The manual offers step-by-step instruction for making effective blackboard sketches using chalk and charcoal, beginning with basic strokes and progressing to complete classroom illustrations. Plates show stroke techniques and examples — simple shapes, objects, landscapes, seasonal and subject-based drawings — with explicit directions for pressure, angle, and chalk handling. Lessons explain how to adapt sketches for reading, arithmetic, geography, history, nature study, calendars, and holidays, and encourage teachers to practice strokes, vary touches, and adapt examples rather than copy them. Emphasis is placed on using sketching as a visual teaching aid to hold attention, clarify lessons, and lead children to use drawing as spontaneous expression.

Plate 14

PLATE 14

At No. 1 is a very simple stroke made by placing a piece of chalk in a vertical position, and drawing it across the board in any desired direction, breaking it at regular intervals by lifting the chalk from the board. This stroke is useful in representing tiles, brick, stone, or any broken surface.

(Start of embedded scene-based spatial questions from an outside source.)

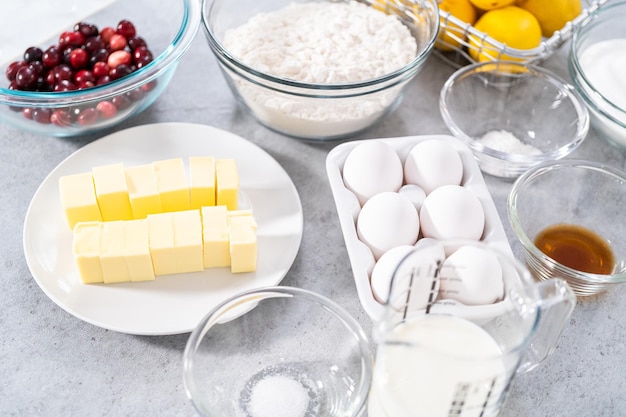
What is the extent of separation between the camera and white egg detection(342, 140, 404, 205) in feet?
3.84

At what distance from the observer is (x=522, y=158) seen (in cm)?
132

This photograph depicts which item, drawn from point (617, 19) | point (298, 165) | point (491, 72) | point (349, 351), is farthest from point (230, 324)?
point (617, 19)

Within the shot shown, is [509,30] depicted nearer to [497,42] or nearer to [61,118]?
[497,42]

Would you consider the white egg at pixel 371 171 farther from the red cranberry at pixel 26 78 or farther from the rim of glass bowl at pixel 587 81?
the red cranberry at pixel 26 78

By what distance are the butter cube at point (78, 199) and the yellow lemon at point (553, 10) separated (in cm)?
99

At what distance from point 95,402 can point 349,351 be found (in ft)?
1.28

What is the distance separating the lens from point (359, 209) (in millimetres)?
1162

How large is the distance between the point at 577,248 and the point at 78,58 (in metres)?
1.02

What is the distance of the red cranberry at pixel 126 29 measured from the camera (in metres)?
1.46

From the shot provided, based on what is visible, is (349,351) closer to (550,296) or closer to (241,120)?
(550,296)

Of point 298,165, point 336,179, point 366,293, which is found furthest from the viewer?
point 298,165

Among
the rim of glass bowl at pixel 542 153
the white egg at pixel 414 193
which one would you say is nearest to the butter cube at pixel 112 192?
the white egg at pixel 414 193

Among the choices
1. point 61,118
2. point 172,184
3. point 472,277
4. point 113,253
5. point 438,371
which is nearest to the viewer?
point 438,371

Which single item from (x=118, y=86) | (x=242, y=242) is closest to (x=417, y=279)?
(x=242, y=242)
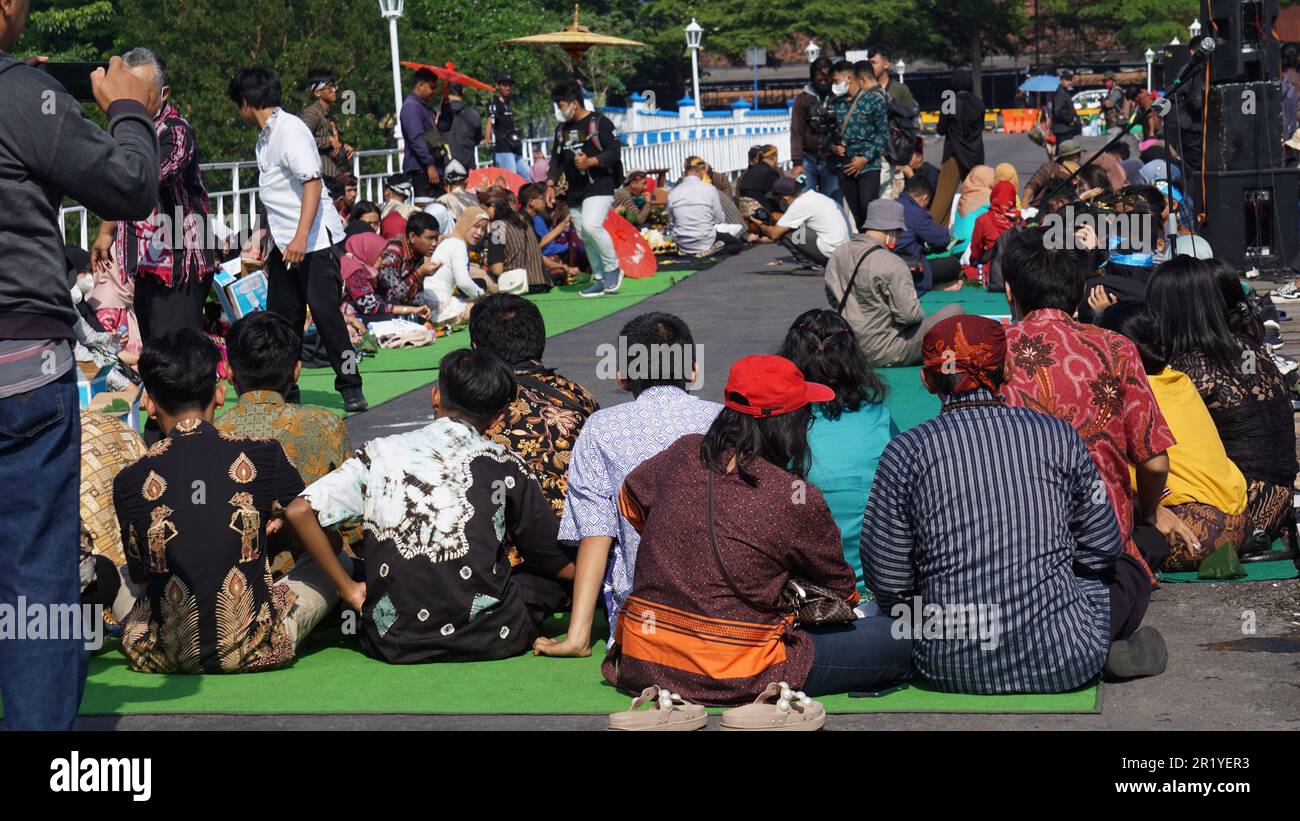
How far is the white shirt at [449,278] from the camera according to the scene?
14469 millimetres

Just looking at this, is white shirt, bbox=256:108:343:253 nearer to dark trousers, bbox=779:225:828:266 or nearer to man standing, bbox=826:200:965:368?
man standing, bbox=826:200:965:368

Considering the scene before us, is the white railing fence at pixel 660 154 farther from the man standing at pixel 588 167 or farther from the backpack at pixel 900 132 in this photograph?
the backpack at pixel 900 132

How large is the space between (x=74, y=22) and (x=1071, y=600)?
Answer: 37.1m

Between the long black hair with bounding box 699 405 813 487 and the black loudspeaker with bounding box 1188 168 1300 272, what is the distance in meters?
10.9

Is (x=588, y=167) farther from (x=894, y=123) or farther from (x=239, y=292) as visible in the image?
(x=239, y=292)

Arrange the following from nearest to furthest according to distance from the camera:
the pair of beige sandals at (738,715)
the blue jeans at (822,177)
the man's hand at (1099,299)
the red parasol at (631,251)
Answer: the pair of beige sandals at (738,715) < the man's hand at (1099,299) < the blue jeans at (822,177) < the red parasol at (631,251)

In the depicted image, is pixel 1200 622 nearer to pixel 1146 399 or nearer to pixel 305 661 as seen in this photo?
pixel 1146 399

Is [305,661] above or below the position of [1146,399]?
below

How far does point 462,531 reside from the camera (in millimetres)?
Answer: 5508

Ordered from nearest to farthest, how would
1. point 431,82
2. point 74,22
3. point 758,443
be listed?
1. point 758,443
2. point 431,82
3. point 74,22

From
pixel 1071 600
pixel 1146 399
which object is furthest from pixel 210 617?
pixel 1146 399

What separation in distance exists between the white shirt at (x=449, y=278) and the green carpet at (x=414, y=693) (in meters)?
8.80

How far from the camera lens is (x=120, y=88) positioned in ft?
13.9

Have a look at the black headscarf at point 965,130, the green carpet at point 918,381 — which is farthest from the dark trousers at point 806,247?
the black headscarf at point 965,130
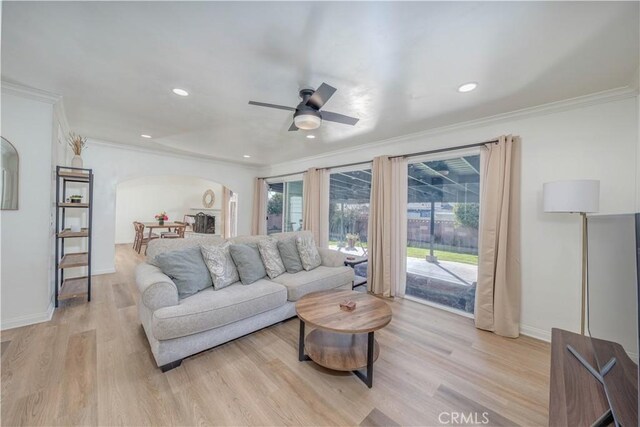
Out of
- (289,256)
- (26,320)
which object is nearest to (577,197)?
(289,256)

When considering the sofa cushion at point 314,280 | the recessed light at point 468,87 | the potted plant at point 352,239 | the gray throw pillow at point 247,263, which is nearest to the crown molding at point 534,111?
Answer: the recessed light at point 468,87

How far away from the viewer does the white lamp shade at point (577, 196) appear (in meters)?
1.97

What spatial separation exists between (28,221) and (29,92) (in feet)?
4.27

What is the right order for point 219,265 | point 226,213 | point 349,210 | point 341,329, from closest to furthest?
point 341,329, point 219,265, point 349,210, point 226,213

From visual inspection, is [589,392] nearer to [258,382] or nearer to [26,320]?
[258,382]

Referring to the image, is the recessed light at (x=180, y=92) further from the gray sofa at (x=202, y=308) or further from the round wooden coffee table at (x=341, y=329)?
the round wooden coffee table at (x=341, y=329)

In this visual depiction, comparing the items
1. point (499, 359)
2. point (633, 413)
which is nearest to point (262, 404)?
point (633, 413)

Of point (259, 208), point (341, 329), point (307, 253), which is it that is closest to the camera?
point (341, 329)

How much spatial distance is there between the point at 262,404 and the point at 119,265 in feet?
16.5

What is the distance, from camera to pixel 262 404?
1623 millimetres

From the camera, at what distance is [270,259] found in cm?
295

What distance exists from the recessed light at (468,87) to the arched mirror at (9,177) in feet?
14.4

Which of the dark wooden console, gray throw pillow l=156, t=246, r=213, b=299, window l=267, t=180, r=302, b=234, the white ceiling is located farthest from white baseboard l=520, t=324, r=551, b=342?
window l=267, t=180, r=302, b=234

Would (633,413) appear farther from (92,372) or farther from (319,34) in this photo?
(92,372)
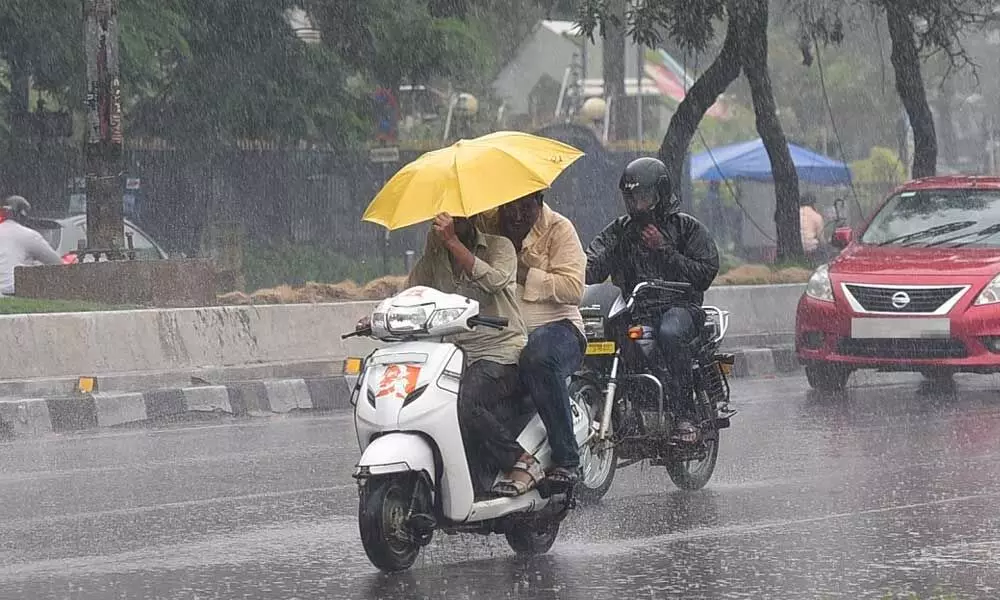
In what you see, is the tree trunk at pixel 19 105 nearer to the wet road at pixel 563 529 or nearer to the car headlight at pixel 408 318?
the wet road at pixel 563 529

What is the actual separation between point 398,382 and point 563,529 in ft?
5.64

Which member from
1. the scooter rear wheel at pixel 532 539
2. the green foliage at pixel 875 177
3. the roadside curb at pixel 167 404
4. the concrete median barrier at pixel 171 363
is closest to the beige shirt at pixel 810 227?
the concrete median barrier at pixel 171 363

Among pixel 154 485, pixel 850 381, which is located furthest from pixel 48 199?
pixel 154 485

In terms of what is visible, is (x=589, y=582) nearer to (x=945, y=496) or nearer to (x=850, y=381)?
(x=945, y=496)

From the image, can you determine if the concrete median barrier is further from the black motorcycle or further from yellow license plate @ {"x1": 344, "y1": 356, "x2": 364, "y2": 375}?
the black motorcycle

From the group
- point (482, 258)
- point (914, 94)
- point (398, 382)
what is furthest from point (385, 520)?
point (914, 94)

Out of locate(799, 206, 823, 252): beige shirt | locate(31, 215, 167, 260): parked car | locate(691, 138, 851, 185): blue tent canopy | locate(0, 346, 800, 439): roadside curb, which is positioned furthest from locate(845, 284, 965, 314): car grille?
locate(691, 138, 851, 185): blue tent canopy

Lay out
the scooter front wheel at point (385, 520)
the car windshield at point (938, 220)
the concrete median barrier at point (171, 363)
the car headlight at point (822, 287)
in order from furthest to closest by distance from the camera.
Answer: the car windshield at point (938, 220) < the car headlight at point (822, 287) < the concrete median barrier at point (171, 363) < the scooter front wheel at point (385, 520)

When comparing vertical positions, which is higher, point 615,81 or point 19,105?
point 615,81

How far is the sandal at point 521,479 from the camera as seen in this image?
6719 millimetres

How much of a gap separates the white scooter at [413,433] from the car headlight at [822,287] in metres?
7.73

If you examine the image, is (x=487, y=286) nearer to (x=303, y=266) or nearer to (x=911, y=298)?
(x=911, y=298)

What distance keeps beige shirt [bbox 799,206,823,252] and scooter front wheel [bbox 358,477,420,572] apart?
20958 mm

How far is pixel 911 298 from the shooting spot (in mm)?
13555
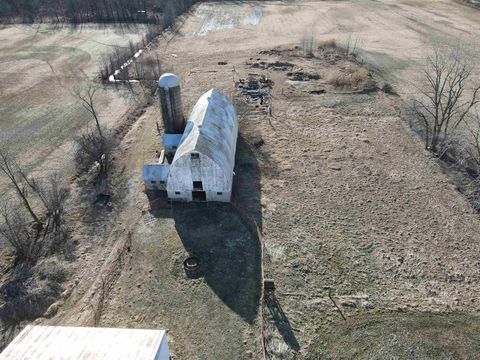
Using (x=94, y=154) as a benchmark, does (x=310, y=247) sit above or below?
below

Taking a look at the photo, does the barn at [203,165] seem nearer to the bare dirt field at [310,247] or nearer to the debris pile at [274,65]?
the bare dirt field at [310,247]

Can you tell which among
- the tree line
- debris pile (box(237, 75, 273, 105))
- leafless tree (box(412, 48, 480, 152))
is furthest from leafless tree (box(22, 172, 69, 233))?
the tree line

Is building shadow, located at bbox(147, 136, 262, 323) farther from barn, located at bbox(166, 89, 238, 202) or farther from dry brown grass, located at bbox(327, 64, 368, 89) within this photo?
dry brown grass, located at bbox(327, 64, 368, 89)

In this particular sketch a horizontal stroke is first made for the mantel, then the vertical strokes for the surface of the walls; then the bricks are added by the use of the strokes given at 1. Erase the space necessary for the fireplace, and add black chalk or charcoal, leaving the board where the fire is to be represented.

A few gray strokes with the side of the chalk will indicate the logs, and the use of stroke 2 will add the fire and smoke. Stroke 2 is made by massing a little white chalk, and then rubbing into it with the finger, gradually blending it into the tone of the blackboard. The details, andirons, etc., are easily added.

If this sketch is used for Christmas, add toys, sleds, stockings, or other objects suggestive of the day. They are all drawn with the side of the chalk, the direction of the stroke being dictated by the object.

The sketches in this and the following lesson may be used in work in history, or to illustrate the type of house used by the early settlers. The sketch on plate 15 is supposed to be Washington’s home, and that on plate 16 is Lincoln’s birthplace.